§ Texte du document
----

L’ensemble de la réunion, et ce dès le tour de table initial, a mis en exergue une série de cas, qu’il ne m’a pas paru inutile de rapporter de façon aussi détaillée que mes notes le permettaient. Ces cas illustraient différents thèmes, qui ont été listés en fin de réunion (la liste est reproduite à la fin du compte rendu). Le traitement possible de ces cas et de ces thèmes a fait apparaître des problèmes de visée et de méthode (exhaustivité ou non ? cartographie ou non, et à quelle échelle ? érudition ou non ?). Il semble que l’état d’esprit, plus ou moins explicité, qui a finalement prévalu, pourrait approximativement se décrire ainsi : donnons-nous pour objectif d’étudier des cas, avec toute l’érudition nécessaire, en produisant des cartes si le cas l’impose ; étant entendu que ces cas auront d’abord l’intérêt d’illustrer des thèmes. Et c’est à mesure que nous traiterons ces cas illustrateurs de thèmes, que nous pourrons évaluer le degré d’exhaustivité – thématique et géographie – auquel nous pourrons finalement prétendre.
Frontières absurdes ?

----

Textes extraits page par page
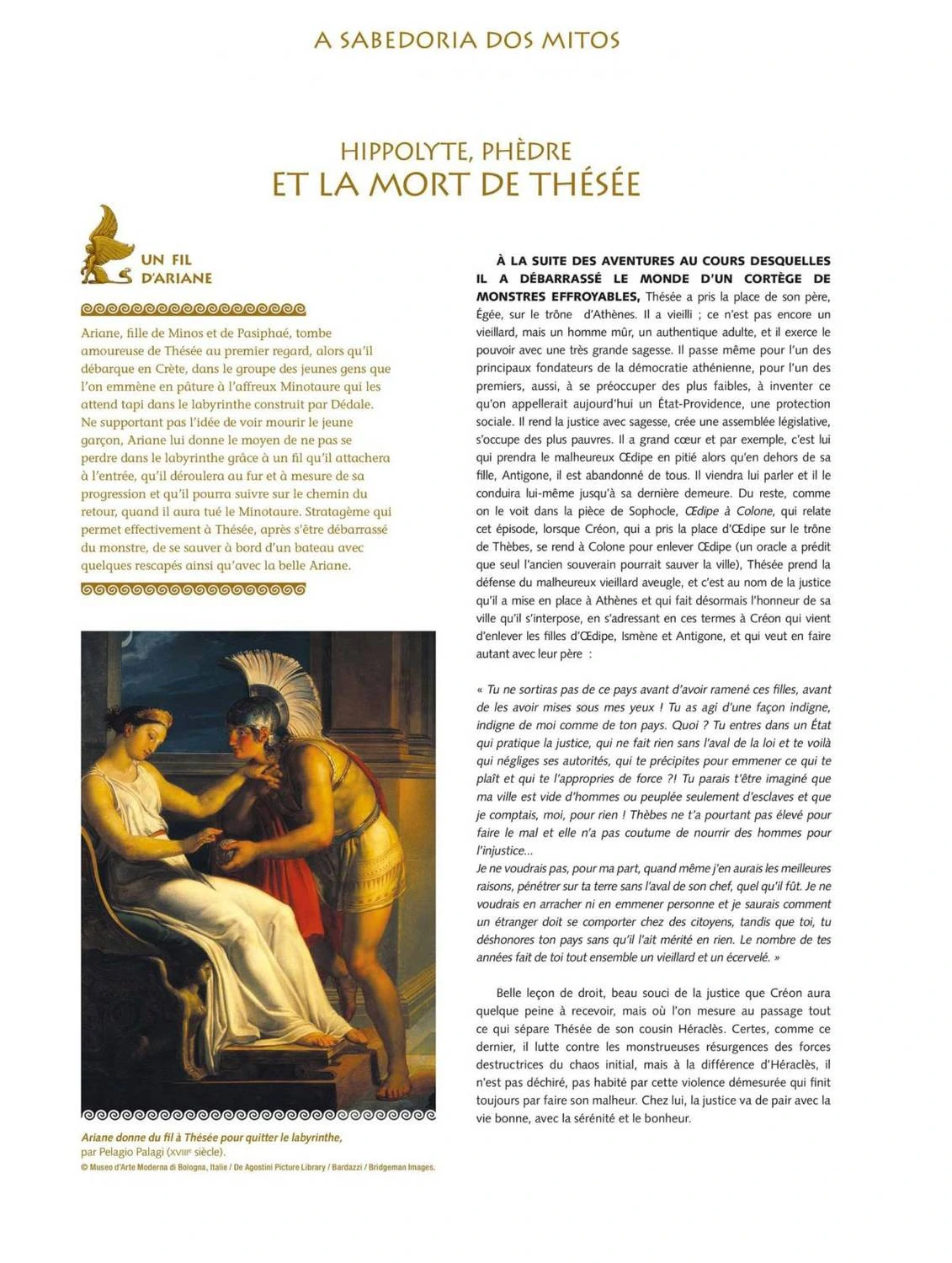 A SABEDORIA DOS MITOS

HIPPOLYTE, PHÈDRE
ET LA MORT DE THÉSÉE

UN FIL D'ARIANE

Ariane, fille de Minos et de Pasiphaé, tombe amoureuse de Thésée au premier regard, alors qu'il débarque en Crète, dans le groupe des jeunes gens que l'on emmène en pâture à l'affreux Minotaure qui les attend tapi dans le labyrinthe construit par Dédale. Ne supportant pas l'idée de voir mourir le jeune garçon, Ariane lui donne le moyen de ne pas se perdre dans le labyrinthe grâce à un fil qu'il attachera à l'entrée, qu'il déroulera au fur et à mesure de sa progression et qu'il pourra suivre sur le chemin du retour, quand il aura tué le Minotaure. Stratagème qui permet effectivement à Thésée, après s'être débarrassé du monstre, de se sauver à bord d'un bateau avec quelques rescapés ainsi qu'avec la belle Ariane.

Ariane donne du fil à Thésée pour quitter le labyrinthe, par Pelagio Palagi (XVIIIe siècle).
© Museo d'Arte Moderna di Bologna, Italie / De Agostini Picture Library / Bardazzi / Bridgeman Images.

À LA SUITE DES AVENTURES AU COURS DESQUELLES IL A DÉBARRASSÉ LE MONDE D'UN CORTÈGE DE MONSTRES EFFROYABLES, Thésée a pris la place de son père, Égée, sur le trône d'Athènes. Il a vieilli ; ce n'est pas encore un vieillard, mais un homme mûr, un authentique adulte, et il exerce le pouvoir avec une très grande sagesse. Il passe même pour l'un des principaux fondateurs de la démocratie athénienne, pour l'un des premiers, aussi, à se préoccuper des plus faibles, à inventer ce qu'on appellerait aujourd'hui un État-Providence, une protection sociale. Il rend la justice avec sagesse, crée une assemblée législative, s'occupe des plus pauvres. Il a grand cœur et par exemple, c'est lui qui prendra le malheureux Œdipe en pitié alors qu'en dehors de sa fille, Antigone, il est abandonné de tous. Il viendra lui parler et il le conduira lui-même jusqu'à sa dernière demeure. Du reste, comme on le voit dans la pièce de Sophocle, Œdipe à Colone, qui relate cet épisode, lorsque Créon, qui a pris la place d'Œdipe sur le trône de Thèbes, se rend à Colone pour enlever Œdipe (un oracle a prédit que seul l'ancien souverain pourrait sauver la ville), Thésée prend la défense du malheureux vieillard aveugle, et c'est au nom de la justice qu'il a mise en place à Athènes et qui fait désormais l'honneur de sa ville qu'il s'interpose, en s'adressant en ces termes à Créon qui vient d'enlever les filles d'Œdipe, Ismène et Antigone, et qui veut en faire autant avec leur père :

« Tu ne sortiras pas de ce pays avant d'avoir ramené ces filles, avant de les avoir mises sous mes yeux ! Tu as agi d'une façon indigne, indigne de moi comme de ton pays. Quoi ? Tu entres dans un État qui pratique la justice, qui ne fait rien sans l'aval de la loi et te voilà qui négliges ses autorités, qui te précipites pour emmener ce qui te plaît et qui te l'appropries de force ?! Tu parais t'être imaginé que ma ville est vide d'hommes ou peuplée seulement d'esclaves et que je comptais, moi, pour rien ! Thèbes ne t'a pourtant pas élevé pour faire le mal et elle n'a pas coutume de nourrir des hommes pour l'injustice...
Je ne voudrais pas, pour ma part, quand même j'en aurais les meilleures raisons, pénétrer sur ta terre sans l'aval de son chef, quel qu'il fût. Je ne voudrais en arracher ni en emmener personne et je saurais comment un étranger doit se comporter chez des citoyens, tandis que toi, tu déshonores ton pays sans qu'il l'ait mérité en rien. Le nombre de tes années fait de toi tout ensemble un vieillard et un écervelé. »

Belle leçon de droit, beau souci de la justice que Créon aura quelque peine à recevoir, mais où l'on mesure au passage tout ce qui sépare Thésée de son cousin Héraclès. Certes, comme ce dernier, il lutte contre les monstrueuses résurgences des forces destructrices du chaos initial, mais à la différence d'Héraclès, il n'est pas déchiré, pas habité par cette violence démesurée qui finit toujours par faire son malheur. Chez lui, la justice va de pair avec la vie bonne, avec la sérénité et le bonheur.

----

§ Consignes
a) Relevez, dans le compte rendu de réunion, toutes les questions de visée et de méthode placées entre parenthèses.
b) Reprenez le compte rendu de réunion après sa dernière ligne et poursuivez-en la rédaction.

§ Réponses
a)
- Exhaustivité ou non ?
- Cartographie ou non, et à quelle échelle ?
- Érudition ou non ?

b)
Si nul ne nie qu’il faille rompre avec le postulat ressassé de l’« absurdité des frontières africaines », il n’en demeure pas moins qu’il existe des frontières pour le moins paradoxales du point de vue géographique. Ainsi pour ce fleuve dont les méandres oscillent de part et d’autre de la frontière entre l’Ouganda et la Tanzanie (Henri Médard). Ce fleuve marquait sans doute une frontière ancienne, que les autorités coloniales ont simplifiée en suivant la droite ligne d’un parallèle. Tracé en principe provisoire, dont on ne pensait pas qu’il serait viable, ne serait-ce que parce que certains tributaires du roi Ba-Ganda se retrouvaient en terre « étrangère ». On a songé, après la fin de la Grande Guerre, à adopter un tracé qui suivrait le cours du fleuve, avant d’y renoncer : certaines des populations installées sur la concavité de tel ou tel méandre auraient dû changer d’appartenance. Et les habitants ont fini en gros par accepter ce tracé rectiligne, qui avait du reste l’avantage de faciliter la contrebande. Sauf peut-être au cours des années 1940, ce tracé n’a pas été contesté jusqu’à ce que Idi Amine Dada occupe un méandre tanzanien, avec pour résultat que les Tanzaniens ont envahi l’Ouganda.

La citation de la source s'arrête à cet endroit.